Evaluating model performance is a foundational aspect of hydrological modeling, crucial not only for model development and calibration but also for effectively communicating results to peers, stakeholders, and decision-makers. A major challenge arises from spatio-temporal non-stationarity in streamflow data, which refers to variations in statistical properties such as mean and median over time and across regions. Traditional metrics like the Nash-Sutcliffe Efficiency (NSE) or Mean Squared Error (MSE) often fail to account for this non-stationarity. These metrics tend to be sensitive to extreme values and may underrepresent the variability in the signal, especially when models are simplified representations of complex hydrological processes. To address these shortcomings, the Kling-Gupta Efficiency (KGE) has gained popularity, particularly its skill-score version KGEss. While KGEss offers a more nuanced view of performance, it implicitly assumes stationarity and works best with Gaussian-like flow distributions.

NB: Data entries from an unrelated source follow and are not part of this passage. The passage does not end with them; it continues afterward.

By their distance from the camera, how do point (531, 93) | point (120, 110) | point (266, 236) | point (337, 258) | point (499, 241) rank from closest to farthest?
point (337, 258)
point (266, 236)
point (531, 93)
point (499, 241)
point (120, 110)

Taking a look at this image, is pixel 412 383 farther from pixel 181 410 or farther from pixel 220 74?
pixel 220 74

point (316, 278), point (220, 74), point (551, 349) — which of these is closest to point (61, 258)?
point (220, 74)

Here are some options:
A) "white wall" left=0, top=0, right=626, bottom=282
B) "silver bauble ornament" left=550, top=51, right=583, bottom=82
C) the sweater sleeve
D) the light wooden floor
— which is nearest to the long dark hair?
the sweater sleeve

Notably, when the benchmarking scale is reduced from the long-term (LT) mean to seasonal or sub-seasonal levels, the temporal non-stationarity in the observed streamflow’s mean and median significantly diminishes. At these shorter temporal scales, streamflow dynamics become more stable and statistically consistent, allowing performance metrics like KGEss to provide a more meaningful and accurate assessment of model behavior. This insight highlights the importance of choosing benchmarking scales that align with the temporal structure of the data. Building on this understanding, we introduce a Generalized KGE (GKGE) metric, which replaces the fixed benchmark (typically the observed long-term mean) with a user-defined, context-sensitive benchmark, such as seasonal mean or quantile-based flow group mean. This flexibility allows the metric to adapt to the underlying structure of the data and extract more relevant information during model training. Empirical results using GKGE in model training reveal substantial improvements in simulation accuracy, particularly for low-flow conditions where traditional metrics tend to underperform over various catchments of different behaviors across CONUS.